[TASK TO CARRY OUT]:
Change "further" to "farther" in the records, from the line containing "How distantly placed" through the end of the records. Reproduce only those lines, with nothing else altered.

[Extracted data entries]:
"""
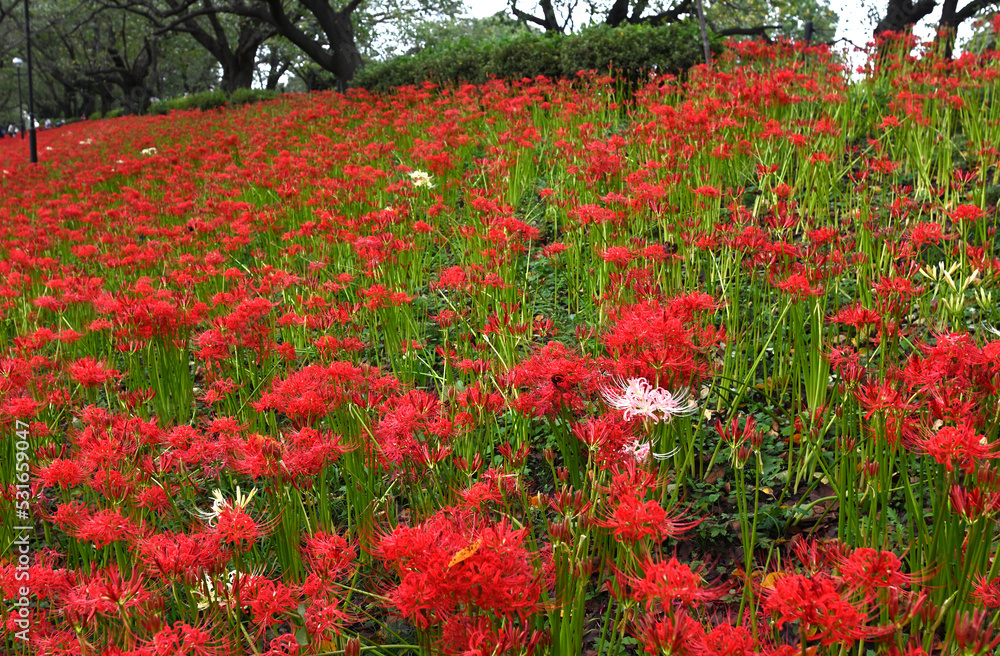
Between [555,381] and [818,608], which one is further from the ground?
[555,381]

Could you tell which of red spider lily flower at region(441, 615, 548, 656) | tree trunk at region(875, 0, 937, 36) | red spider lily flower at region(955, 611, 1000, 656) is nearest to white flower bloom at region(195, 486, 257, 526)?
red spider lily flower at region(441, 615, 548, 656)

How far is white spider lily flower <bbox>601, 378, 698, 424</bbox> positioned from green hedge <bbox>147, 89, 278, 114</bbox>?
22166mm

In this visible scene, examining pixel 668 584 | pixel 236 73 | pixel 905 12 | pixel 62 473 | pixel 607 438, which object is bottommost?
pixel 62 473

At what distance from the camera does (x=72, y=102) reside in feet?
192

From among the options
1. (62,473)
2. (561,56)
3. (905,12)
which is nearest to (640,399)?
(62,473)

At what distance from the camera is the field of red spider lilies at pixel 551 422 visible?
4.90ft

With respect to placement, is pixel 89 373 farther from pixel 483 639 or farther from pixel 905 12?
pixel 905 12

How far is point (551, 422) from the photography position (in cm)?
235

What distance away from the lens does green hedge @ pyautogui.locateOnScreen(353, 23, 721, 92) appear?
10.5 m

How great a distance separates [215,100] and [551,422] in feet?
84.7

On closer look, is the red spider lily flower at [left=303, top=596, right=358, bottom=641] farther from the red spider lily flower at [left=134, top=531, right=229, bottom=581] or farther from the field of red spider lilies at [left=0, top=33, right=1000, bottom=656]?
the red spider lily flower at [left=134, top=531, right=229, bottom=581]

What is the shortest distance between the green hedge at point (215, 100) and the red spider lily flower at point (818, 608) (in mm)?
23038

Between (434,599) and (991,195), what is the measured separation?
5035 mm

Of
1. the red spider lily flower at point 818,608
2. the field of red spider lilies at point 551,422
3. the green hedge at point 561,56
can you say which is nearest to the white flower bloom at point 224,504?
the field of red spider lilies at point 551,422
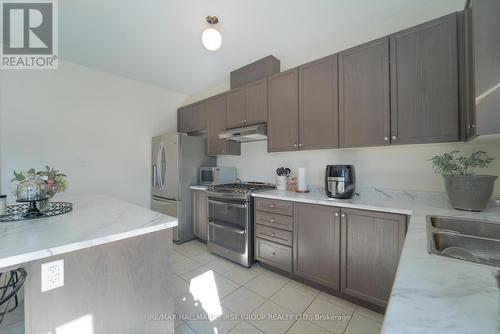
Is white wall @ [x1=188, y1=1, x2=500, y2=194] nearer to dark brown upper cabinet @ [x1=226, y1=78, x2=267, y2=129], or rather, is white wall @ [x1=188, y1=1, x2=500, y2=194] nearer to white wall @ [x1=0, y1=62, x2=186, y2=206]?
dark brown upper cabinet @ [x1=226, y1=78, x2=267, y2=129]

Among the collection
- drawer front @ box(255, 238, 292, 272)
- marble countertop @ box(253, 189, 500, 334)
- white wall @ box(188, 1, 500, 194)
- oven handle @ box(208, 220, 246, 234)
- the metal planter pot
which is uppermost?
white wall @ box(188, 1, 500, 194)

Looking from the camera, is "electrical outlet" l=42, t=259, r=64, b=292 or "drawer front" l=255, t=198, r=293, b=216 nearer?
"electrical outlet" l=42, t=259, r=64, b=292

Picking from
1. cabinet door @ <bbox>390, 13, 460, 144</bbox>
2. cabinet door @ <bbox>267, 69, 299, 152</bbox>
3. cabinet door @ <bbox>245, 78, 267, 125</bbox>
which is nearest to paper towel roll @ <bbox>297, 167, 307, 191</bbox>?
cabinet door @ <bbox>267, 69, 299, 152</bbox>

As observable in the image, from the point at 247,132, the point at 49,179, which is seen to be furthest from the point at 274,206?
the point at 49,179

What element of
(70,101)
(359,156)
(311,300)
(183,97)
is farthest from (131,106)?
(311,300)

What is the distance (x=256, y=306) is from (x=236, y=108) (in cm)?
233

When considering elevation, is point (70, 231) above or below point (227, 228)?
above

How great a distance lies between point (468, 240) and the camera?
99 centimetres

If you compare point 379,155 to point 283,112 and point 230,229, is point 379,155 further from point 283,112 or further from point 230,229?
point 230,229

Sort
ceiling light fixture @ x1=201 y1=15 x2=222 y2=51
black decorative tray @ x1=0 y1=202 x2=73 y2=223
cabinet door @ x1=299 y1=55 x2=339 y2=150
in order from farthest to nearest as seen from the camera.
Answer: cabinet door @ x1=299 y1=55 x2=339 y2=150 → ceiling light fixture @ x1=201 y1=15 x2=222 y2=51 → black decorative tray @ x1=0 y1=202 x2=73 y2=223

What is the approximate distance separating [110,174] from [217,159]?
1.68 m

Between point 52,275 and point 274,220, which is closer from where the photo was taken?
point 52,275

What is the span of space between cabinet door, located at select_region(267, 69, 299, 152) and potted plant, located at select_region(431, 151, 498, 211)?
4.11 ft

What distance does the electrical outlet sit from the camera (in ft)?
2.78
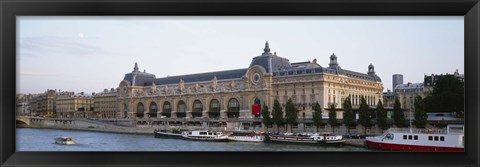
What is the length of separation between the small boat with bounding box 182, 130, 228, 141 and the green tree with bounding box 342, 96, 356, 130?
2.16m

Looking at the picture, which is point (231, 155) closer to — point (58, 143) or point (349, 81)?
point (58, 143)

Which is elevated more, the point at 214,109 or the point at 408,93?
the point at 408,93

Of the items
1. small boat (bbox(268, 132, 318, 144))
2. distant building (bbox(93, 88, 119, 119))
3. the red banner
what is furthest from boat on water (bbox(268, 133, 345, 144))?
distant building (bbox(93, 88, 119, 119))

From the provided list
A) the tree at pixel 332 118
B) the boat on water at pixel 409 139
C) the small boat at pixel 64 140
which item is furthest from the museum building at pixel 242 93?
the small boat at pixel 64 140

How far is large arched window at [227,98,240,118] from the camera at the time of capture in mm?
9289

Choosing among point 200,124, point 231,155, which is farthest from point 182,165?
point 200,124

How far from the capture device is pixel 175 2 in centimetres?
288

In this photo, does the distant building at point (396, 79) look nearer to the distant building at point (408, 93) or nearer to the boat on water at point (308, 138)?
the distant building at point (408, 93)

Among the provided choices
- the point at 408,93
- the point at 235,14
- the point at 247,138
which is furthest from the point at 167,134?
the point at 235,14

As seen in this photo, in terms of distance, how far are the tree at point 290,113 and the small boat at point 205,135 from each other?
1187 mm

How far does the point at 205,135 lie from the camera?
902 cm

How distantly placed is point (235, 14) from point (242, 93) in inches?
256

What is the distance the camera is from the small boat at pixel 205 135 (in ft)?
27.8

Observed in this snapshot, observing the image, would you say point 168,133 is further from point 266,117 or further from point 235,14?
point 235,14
"""
[RESULT OF THE EXERCISE]:
How distantly placed is point (235, 14) from point (242, 93) in inches?
256

What is the distance the camera is from the small boat at pixel 205 135 (in ft)?
27.8

Observed in this snapshot, observing the image, would you say point 168,133 is farther from point 266,117 or farther from point 235,14?
point 235,14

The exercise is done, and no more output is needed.